La Chine est-elle capable de rattraper son retard technologique sur les Etats-Unis ?
En tout cas, elle s'organise vraiment pour y arriver depuis l'émergence des tensions technologiques sino-américaines. Elle a une stratégie réfléchie pour réduire sa dépendance aux technologies étrangères, une vraie volonté politique et investit massivement. Elle ne veut pas uniquement réduire sa dépendance dans le domaine des semi-conducteurs, où elle progresse très vite, mais aussi dans les machines qui fabriquent ces composants.

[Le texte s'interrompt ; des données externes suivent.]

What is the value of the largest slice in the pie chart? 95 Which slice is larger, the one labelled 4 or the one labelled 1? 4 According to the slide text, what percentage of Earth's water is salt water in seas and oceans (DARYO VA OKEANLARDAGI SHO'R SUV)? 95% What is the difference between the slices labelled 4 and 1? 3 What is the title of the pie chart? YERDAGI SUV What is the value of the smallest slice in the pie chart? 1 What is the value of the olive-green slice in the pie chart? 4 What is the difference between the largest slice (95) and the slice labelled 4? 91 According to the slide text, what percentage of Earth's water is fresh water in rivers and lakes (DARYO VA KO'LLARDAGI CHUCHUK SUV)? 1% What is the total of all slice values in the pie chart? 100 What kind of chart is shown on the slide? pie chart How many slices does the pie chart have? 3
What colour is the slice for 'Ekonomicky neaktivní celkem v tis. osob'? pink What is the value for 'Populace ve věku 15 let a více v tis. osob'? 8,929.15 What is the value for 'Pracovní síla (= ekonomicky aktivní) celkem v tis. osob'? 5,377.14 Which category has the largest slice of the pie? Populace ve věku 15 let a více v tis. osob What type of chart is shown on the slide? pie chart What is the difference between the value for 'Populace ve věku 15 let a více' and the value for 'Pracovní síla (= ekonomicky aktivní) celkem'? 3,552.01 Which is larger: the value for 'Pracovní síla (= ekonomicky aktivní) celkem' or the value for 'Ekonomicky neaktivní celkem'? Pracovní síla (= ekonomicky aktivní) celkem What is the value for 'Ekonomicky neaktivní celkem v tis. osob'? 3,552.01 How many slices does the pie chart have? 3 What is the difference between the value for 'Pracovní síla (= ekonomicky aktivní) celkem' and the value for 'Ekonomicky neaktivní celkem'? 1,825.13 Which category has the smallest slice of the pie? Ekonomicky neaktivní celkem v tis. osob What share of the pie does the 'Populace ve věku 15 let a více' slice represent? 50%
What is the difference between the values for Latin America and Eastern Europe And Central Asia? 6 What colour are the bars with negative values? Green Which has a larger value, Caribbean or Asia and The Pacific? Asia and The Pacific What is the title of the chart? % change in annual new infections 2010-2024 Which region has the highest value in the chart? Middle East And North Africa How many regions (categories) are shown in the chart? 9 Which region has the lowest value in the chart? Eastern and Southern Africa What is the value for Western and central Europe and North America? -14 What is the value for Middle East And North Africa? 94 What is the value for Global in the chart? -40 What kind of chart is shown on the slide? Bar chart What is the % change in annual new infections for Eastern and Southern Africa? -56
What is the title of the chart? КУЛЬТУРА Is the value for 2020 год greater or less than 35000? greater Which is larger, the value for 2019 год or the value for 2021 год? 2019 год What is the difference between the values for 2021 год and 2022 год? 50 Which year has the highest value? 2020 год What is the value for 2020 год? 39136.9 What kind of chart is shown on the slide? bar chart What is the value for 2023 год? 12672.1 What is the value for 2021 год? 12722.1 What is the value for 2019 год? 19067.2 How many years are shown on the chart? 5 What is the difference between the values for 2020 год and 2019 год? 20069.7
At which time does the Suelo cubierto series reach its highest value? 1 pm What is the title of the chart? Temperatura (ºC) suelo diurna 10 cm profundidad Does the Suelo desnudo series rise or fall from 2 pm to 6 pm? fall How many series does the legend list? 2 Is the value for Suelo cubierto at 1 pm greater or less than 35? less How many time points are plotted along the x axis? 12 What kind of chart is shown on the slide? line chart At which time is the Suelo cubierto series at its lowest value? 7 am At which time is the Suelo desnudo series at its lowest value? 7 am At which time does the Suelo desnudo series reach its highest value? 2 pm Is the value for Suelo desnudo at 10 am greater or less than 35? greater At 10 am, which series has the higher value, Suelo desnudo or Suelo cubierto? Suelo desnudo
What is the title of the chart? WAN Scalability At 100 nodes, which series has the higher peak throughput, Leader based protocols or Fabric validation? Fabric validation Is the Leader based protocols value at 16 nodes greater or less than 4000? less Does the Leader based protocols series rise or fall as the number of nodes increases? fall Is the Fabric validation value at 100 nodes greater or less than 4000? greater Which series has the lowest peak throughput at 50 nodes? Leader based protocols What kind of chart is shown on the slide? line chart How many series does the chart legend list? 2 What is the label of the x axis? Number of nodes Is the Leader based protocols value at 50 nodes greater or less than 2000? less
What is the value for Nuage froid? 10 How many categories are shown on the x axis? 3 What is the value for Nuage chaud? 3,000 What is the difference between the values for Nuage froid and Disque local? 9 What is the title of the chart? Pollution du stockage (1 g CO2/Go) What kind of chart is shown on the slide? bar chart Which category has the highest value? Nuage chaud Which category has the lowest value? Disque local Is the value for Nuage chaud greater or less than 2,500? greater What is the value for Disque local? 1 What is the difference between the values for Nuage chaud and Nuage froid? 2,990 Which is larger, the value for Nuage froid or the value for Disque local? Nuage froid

Bref, elle veut maîtriser toute la chaîne de production technologique.
Les entreprises chinoises encore dans la course dans de nombreux domaines : pour la technologie quantique, la reconnaissance faciale, les smart cities, la monnaie digitale, entre autres, la compétition est ouverte... La Chine ne va pas forcément gagner sur tous les fronts, mais elle a une stratégie assez méthodique. Une question se pose bien sûr : peut-on innover durablement dans un système politique aussi fermé ? Difficile à dire. Mais je pense qu'on aurait tort de sous-estimer les capacités de rattrapage technologique de la Chine.
La Chine est-elle en train de se couper du monde ?
Avec une partie du monde. Xi Jinping souhaite réduire l'interaction de la Chine avec les pays occidentaux, c'est une tendance longue, qui concerne aussi les entrepreneurs, les journalistes, les chercheurs, les étudiants... Dans ce contexte, le dialogue dans les sommets bilatéraux et multilatéraux devient de plus en plus difficile, parce que des mondes parallèles se dessinent, qui fonctionnent selon des référentiels différents, s'éloignent de plus en plus et ne se comprennent (presque) plus.